ABOUT THIS EXERCISE> Copy out every caption in the listing below, replacing "Samsung" with "SAMSUNG" and changing nothing else. Leave the pictures out of your answer.

╭──

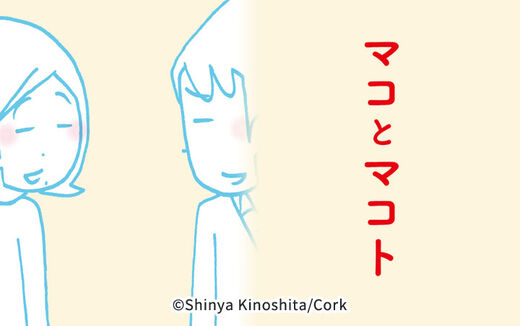 6話無料 なんびょうにっき 無料連載 Amebaマンガ 旧 読書のお時間です 6話無料 なんびょうにっき 無料連載 Amebaマンガ 旧 読書のお時間です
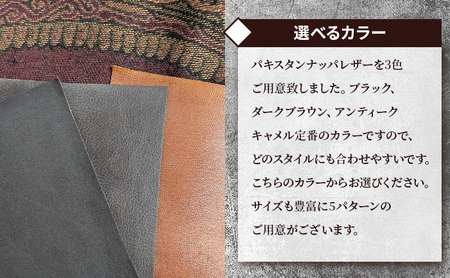 【Nappa Leather仕様】レザージャケット [model:Class A］ ジャケット 革 皮革 レザー 皮製品 レザー製品 シープスキン シープレザー メンズ パキスタン S：ブラック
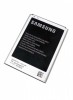  Samsung N7100 (GALAXY NOTE 2) EB595675LU - Zk -    ,   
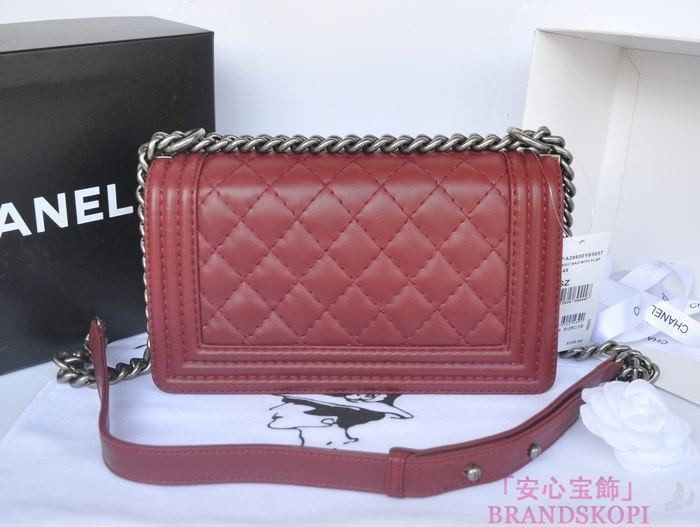 CHANEL　シャネル　ボーイシャネル チェーンショルダーバッグ　マトラッセ　A67086-8 ヴィンテージ金具
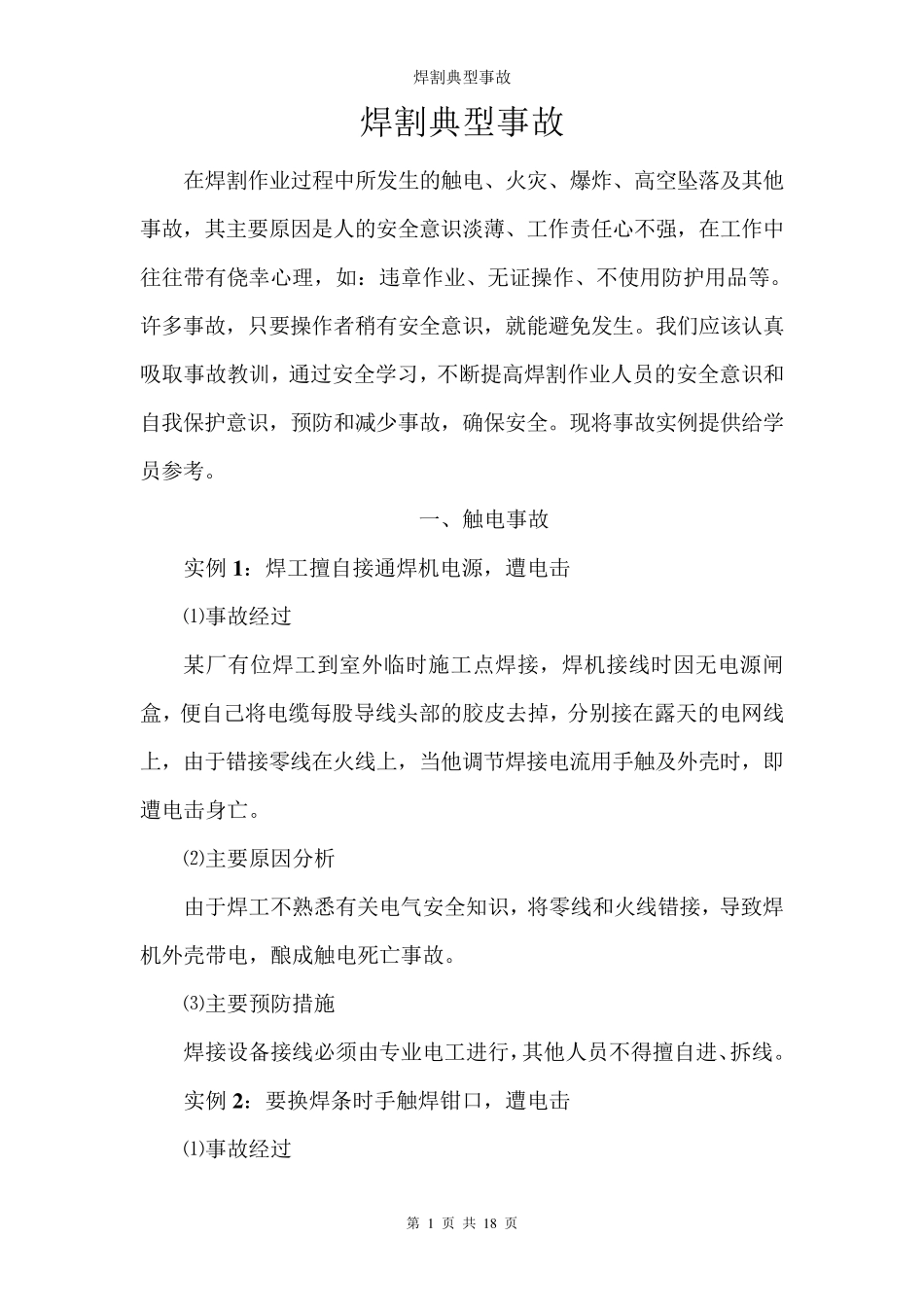 典型焊接切割事故案例_第1页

╰──

SOLUTION TO THE EXERCISE>
 6話無料 なんびょうにっき 無料連載 Amebaマンガ 旧 読書のお時間です 6話無料 なんびょうにっき 無料連載 Amebaマンガ 旧 読書のお時間です
 【Nappa Leather仕様】レザージャケット [model:Class A］ ジャケット 革 皮革 レザー 皮製品 レザー製品 シープスキン シープレザー メンズ パキスタン S：ブラック
  SAMSUNG N7100 (GALAXY NOTE 2) EB595675LU - Zk -    ,   
 CHANEL　シャネル　ボーイシャネル チェーンショルダーバッグ　マトラッセ　A67086-8 ヴィンテージ金具
 典型焊接切割事故案例_第1页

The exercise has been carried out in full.